Par : Dr Andrew Padmos

Selon un nouveau billet rédigé par Geneviève Moineau, présidente et directrice générale de l’AFMC, le système de formation médicale canadien devrait réduire le nombre de voies d’accès pour faciliter le choix de carrière des étudiants en médecine qui, notamment, ne sont pas suffisamment exposés à toutes les disciplines médicales offertes.

Il est vrai que nous devons aider les futurs médecins canadiens à faire les meilleurs choix possibles. Cependant, je ne crois pas que les meilleures solutions aux problèmes complexes soient simples.

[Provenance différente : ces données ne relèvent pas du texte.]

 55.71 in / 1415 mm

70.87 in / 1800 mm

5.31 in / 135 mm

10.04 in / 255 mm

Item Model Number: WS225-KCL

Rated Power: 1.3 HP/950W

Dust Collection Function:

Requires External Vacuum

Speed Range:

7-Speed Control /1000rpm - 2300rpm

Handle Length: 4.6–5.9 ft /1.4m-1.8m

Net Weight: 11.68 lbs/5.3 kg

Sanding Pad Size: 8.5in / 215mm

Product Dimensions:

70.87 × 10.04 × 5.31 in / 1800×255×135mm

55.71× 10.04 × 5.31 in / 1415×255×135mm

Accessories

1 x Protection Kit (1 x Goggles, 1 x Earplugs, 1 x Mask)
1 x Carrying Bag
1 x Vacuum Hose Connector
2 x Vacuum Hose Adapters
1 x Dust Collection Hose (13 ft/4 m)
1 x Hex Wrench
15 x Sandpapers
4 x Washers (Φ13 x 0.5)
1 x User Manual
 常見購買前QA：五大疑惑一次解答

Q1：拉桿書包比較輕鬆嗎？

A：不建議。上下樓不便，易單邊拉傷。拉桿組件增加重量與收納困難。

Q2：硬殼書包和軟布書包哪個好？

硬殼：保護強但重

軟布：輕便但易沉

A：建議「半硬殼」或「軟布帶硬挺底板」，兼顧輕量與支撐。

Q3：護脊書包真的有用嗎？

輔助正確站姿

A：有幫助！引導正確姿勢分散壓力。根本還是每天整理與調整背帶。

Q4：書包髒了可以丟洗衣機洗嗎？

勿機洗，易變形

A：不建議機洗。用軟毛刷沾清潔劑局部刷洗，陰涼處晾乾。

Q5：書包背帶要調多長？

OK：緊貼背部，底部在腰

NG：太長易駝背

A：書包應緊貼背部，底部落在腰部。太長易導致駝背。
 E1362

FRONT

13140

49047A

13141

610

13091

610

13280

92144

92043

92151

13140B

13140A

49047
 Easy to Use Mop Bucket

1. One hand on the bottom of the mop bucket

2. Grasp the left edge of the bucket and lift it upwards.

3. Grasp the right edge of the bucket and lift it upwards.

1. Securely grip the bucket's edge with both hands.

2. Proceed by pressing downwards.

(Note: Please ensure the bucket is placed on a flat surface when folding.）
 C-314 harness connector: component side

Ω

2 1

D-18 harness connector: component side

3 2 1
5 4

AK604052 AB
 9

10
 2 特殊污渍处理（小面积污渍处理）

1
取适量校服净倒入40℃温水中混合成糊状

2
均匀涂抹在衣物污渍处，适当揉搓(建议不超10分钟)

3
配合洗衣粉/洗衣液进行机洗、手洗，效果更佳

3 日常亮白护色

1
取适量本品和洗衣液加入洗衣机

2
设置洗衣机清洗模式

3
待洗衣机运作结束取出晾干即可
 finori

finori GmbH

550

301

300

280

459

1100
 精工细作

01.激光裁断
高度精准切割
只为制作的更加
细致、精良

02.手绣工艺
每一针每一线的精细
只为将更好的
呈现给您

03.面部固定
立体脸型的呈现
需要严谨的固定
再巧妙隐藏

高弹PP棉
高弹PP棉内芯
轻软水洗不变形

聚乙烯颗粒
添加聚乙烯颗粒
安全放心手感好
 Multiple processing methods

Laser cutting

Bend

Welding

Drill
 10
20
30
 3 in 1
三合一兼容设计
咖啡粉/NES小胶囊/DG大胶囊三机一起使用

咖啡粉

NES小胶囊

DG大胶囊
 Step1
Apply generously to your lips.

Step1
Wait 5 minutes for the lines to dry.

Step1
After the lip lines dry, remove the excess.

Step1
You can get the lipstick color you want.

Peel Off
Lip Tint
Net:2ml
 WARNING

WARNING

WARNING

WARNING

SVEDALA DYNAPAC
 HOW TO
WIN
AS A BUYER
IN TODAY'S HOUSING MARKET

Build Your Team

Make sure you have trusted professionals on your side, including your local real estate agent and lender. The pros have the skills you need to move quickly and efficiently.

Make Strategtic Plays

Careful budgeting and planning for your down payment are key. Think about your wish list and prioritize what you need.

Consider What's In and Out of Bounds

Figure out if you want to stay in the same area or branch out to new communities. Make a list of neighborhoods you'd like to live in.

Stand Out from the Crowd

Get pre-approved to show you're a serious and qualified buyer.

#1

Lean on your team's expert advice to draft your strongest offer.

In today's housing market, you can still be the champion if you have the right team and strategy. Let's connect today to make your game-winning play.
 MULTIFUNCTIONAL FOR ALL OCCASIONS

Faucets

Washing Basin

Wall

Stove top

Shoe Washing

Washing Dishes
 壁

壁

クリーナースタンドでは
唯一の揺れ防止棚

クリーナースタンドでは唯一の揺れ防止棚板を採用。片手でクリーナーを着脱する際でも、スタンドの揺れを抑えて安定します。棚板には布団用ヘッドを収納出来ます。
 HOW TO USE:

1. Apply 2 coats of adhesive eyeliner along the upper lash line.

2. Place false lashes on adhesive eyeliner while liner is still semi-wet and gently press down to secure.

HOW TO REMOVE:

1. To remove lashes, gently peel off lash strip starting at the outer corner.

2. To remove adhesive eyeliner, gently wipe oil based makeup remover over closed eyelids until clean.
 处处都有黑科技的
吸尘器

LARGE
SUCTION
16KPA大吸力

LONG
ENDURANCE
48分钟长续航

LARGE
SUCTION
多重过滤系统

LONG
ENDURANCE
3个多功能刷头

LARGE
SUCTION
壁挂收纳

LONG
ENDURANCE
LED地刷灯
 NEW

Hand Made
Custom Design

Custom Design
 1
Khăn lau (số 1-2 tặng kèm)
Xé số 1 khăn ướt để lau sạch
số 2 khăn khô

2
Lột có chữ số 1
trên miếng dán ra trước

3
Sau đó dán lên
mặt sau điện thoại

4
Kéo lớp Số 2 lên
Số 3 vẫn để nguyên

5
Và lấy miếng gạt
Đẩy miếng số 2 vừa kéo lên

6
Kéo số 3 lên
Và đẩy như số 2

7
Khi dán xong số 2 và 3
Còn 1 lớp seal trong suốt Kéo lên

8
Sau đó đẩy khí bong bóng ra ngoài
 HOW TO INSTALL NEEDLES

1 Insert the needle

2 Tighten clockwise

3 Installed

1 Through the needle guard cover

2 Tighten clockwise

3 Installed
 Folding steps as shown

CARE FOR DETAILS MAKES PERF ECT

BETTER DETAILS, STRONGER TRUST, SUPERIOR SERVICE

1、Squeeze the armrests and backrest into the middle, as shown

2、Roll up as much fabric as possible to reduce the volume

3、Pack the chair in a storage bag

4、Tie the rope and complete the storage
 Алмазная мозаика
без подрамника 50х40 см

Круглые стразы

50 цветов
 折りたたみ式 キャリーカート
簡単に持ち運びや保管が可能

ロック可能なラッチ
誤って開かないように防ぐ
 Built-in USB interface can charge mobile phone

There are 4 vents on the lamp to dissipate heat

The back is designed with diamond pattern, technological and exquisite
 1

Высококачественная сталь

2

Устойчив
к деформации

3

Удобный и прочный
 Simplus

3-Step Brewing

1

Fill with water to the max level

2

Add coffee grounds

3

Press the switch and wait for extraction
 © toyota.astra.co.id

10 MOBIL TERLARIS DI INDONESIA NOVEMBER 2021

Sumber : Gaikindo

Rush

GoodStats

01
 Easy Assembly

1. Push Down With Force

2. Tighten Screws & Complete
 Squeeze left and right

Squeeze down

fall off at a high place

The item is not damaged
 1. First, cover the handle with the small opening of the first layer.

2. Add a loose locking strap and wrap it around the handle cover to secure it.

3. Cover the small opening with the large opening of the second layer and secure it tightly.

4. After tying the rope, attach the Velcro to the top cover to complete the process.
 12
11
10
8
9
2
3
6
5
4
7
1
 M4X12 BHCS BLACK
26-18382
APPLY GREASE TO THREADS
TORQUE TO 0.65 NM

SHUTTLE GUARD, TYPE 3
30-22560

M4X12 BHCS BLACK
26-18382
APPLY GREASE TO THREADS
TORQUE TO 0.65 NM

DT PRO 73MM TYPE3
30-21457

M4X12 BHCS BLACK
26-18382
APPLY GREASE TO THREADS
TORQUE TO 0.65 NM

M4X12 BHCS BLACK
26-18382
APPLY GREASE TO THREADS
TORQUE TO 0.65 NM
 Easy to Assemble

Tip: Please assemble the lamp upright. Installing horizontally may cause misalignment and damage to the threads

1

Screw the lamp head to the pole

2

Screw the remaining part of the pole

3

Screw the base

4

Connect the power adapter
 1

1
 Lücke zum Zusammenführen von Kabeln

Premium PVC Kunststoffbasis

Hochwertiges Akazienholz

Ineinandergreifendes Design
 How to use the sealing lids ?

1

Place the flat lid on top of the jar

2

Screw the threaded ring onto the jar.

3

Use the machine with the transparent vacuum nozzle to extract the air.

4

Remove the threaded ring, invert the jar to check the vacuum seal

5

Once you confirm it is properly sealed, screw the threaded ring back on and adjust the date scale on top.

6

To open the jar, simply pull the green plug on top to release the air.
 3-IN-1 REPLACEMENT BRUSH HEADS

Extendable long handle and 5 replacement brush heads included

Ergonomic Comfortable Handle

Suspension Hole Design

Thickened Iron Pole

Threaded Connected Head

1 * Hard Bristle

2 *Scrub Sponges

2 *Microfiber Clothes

Si nous réduisons le nombre actuel de voies d’accès, nous ne ferons que retarder le choix des étudiants au lieu de remédier aux problèmes susmentionnés. Les 29 spécialités dont il est question dans le billet de la Dre Moineau ont été considérées avec soin par des spécialistes et des directeurs de programme de résidence des écoles de médecine canadiennes. Ces voies d’accès témoignent de la diversité des besoins en santé de la société.

La Dre Moineau affirme que 70 % des étudiants estiment ne pas avoir été exposés à toutes les disciplines avant de faire leur choix. Ce chiffre diffère radicalement de celui obtenu auprès des diplômés en médecine qui affirment être satisfaits ou très satisfaits de l’information qu’ils ont reçue concernant les spécialités, soit 67,8 %. (Source : Questionnaire à l’intention des diplômés (QD) de l’AFMC, 2017). Aussi, le Sondage national des médecins 2012 auprès des étudiants en médecine révèle que 80,8 % des étudiants en quatrième année de médecine affirment que leur programme d’éducation médicale les a préparés (ou les préparera) à choisir un programme de résidence. Différentes études présentent différents résultats, mais il ne faut pas oublier que nous devons aider les étudiants en médecine à faire des choix éclairés pour leur bien-être et, surtout, dans l’intérêt des Canadiens.

La clé du problème se trouve peut-être dans la formation prédoctorale et non dans le choix limité des voies d’accès. Peut-être devons-nous plutôt revoir la formation médicale prédoctorale :

  • Comment pourrions-nous faire en sorte que les étudiants en médecine bénéficient d’une exposition suffisante en dehors des stages?
  • Pouvons-nous trouver ensemble des formules novatrices, par exemple, en invitant des médecins de différentes spécialités en classe ou en améliorant les services d’orientation professionnelle afin de démystifier des spécialités moins connues?
  • Pouvons-nous trouver des façons d’améliorer le processus actuel de stages optionnels pour remédier à la situation?

Ce qu’il faut retenir, c’est que le nombre de places en résidence diminue déjà au Canada; le choix sera encore plus limité si le ratio d’étudiants des premier et deuxième cycles se resserre. Les nouvelles technologies, les forces du marché et les nouveaux facteurs démographiques entraîneront des défis importants dans l’équilibre des besoins professionnels des médecins par rapport aux besoins en santé de la société.

Comme je l’ai déjà mentionné, il s’agit d’un enjeu complexe. La collaboration et les partenariats nous aideront à trouver des réponses – ensemble, nous pourrons surmonter l’impossible. Nous remercions la Dre Moineau d’avoir soulevé les défis que doivent surmonter les étudiants en médecine. Le Collège royal envisage avec enthousiasme de collaborer avec ses partenaires de la formation médicale prédoctorale afin de trouver des solutions.